I am a University Lecturer (Assistant Professor) of Digital Humanities at Leiden University in the Netherlands. My domain expertise is late imperial Chinese literature and print history. I specialize is text mining and natural language processing with a focus on authorship attribution and genre studies. I archive my research as presented in papers and talks on this page. You can find information on my teaching and other activities using the nav bar at the top.


Talk poster

Talk poster

Digital Approaches to Intertextuality and Stylistics in the Plum in the Golden Vase

February 24th, 2017, Arizona State University

Extensive digitization efforts are creating large corpora of imperial Chinese texts, a process that is opening a variety of new avenues for research. Digital corpora are valuable not just for democratizing access to materials, they are also creating the possibility for computational approaches to Chinese literature. Text-mining, and other digital techniques, are beginning to allow scholars to use these materials to study Chinese literature at a large systematic level. In this talk, I will discuss my current research into using these large digital corpora to identify and stylistically analyze the wide variety of textual materials that are reproduced within the late Ming novel the Jin Ping Mei 金瓶梅 The Plum in the Golden Vase. It is an illuminating case, as it is well known for its highly intertextual and experimental nature, making large scale digital analysis a fruitful exercise. This analysis can situate the Plum in the Golden Vase within the broader stylistic context of its source materials. I begin by identifying where the anonymous author of the novel relies on language that originates in earlier works. Then, I analyze the relationships among these source works using stylometric analysis, a type of analysis that has proven useful for both authorship attribution and genre studies. This allows me to visualize the relationships among the Plum and the Golden Vase, its sources, and its later editions in ways that were not possible in a pre-digital world. The goal of this research is to distill the original voice of the author to facilitate the larger task of determining his or her identity. As part of this talk, I will also discuss some of the pitfalls inherent in digital research on imperial Chinese texts.

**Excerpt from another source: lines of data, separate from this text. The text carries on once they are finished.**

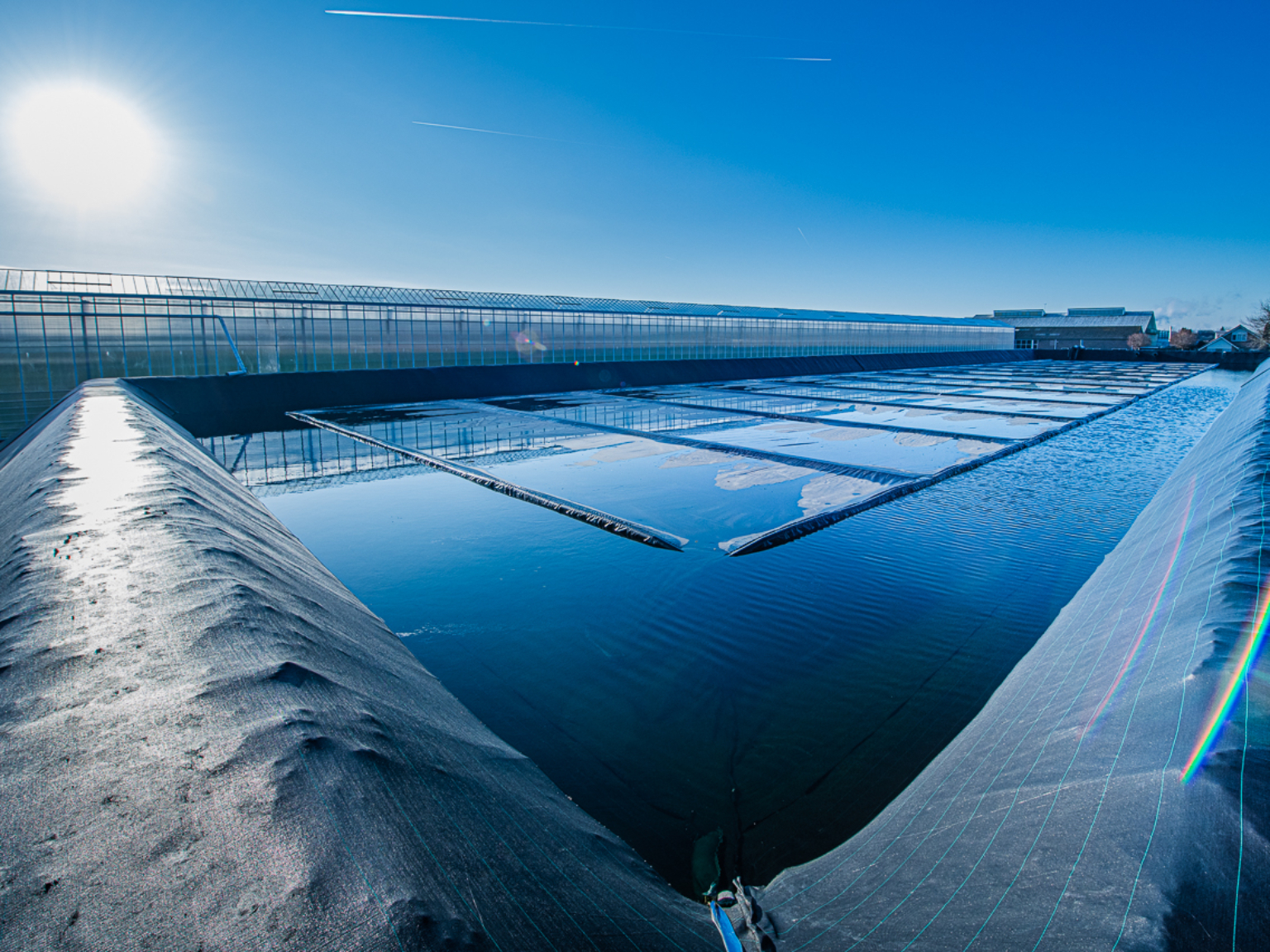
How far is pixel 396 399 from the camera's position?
21531mm

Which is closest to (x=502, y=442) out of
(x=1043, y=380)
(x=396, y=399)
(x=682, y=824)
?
(x=396, y=399)

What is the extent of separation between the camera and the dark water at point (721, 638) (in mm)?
3418

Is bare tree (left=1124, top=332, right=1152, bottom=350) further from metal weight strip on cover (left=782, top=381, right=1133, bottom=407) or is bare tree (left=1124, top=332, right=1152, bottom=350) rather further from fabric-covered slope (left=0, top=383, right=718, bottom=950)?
fabric-covered slope (left=0, top=383, right=718, bottom=950)

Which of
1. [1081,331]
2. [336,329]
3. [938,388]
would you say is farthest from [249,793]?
[1081,331]

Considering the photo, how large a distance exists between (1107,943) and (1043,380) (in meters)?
38.0

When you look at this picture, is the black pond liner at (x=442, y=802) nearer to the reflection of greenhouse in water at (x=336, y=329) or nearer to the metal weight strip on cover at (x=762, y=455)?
the metal weight strip on cover at (x=762, y=455)

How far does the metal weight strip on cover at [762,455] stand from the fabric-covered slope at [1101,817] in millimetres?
6824

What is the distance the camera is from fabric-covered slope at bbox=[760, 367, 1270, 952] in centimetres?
169

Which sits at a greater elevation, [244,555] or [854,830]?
[244,555]

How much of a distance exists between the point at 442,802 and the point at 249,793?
589 millimetres

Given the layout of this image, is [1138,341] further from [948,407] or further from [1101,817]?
[1101,817]

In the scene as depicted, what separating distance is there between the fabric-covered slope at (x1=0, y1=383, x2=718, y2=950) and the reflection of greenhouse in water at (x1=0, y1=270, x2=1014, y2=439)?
14.8 metres

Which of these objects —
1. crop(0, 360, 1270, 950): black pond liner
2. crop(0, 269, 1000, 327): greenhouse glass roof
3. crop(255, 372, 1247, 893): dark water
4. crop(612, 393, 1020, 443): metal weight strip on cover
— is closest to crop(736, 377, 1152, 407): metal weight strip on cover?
crop(612, 393, 1020, 443): metal weight strip on cover

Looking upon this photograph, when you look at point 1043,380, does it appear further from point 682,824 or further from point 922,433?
point 682,824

t-SNE comparing document vectors representing works of fiction, historical fiction, unofficial histories, and official histories.

t-SNE comparing document vectors representing works of fiction, historical fiction, unofficial histories, and official histories.

Clustering Late Imperial Chinese Texts by Style: Principal Component Analysis and t-SNE.

July 10, 2016, Leiden University

As large corpora of late Imperial Chinese texts become more readily available, they open up exciting new possibilities for digital research. They offer an opportunity to grasp large stylistic trends that are invisible at narrower levels of analysis. However, their number and highly variable content introduce computational and visualization difficulties.  Fortunately, a variety of linear algebraic and machine-learning algorithms exist that facilitate these tasks. In this talk, I will compare and contrast several of these algorithms in the context of late Imperial Chinese literature. In the first part of the talk, I will discuss using the benefits and drawbacks of using PCA (Principal Component Analysis), a type of linear algebraic transformation of document-term matrixes, to analyze a variety of historical and semi-historical texts. In the second portion, I will focus on analyzing these same documents with a related machine-learning technique called t-SNE (t-distributed Stochastic Neighbor Embedding). This technique may offer significant advantages over older clustering methodologies, while producing easy to understand, meaningful visualizations. I will finish by discussing the insights these algorithms offer into the nature of late Imperial stylistics.


PCA comparing various quasi-historical late Imperial Chinese documents

PCA comparing various quasi-historical late Imperial Chinese documents

Fiction and History: Polarity and Stylistic Gradience in Late Imperial Chinese Literature

Appears in CA: Journal of Cultural Analytics. Published May 23, 2016.

In this article I use stylometric analysis to evaluate the stylistic relationships among a collection of "quasi-historical" documents dating from the late Imperial period in China (the works were mostly written from 1550 to 1800). I argue that when I use principal component analysis and hierarchical cluster analysis to analyze a large corpus of Chinese texts that contain historical narratives, I find a gradient of style that runs from purely fictional works through historical romances (novels with historical content) and yeshi 野史 unofficial histories to official historical works vetted by the imperial government.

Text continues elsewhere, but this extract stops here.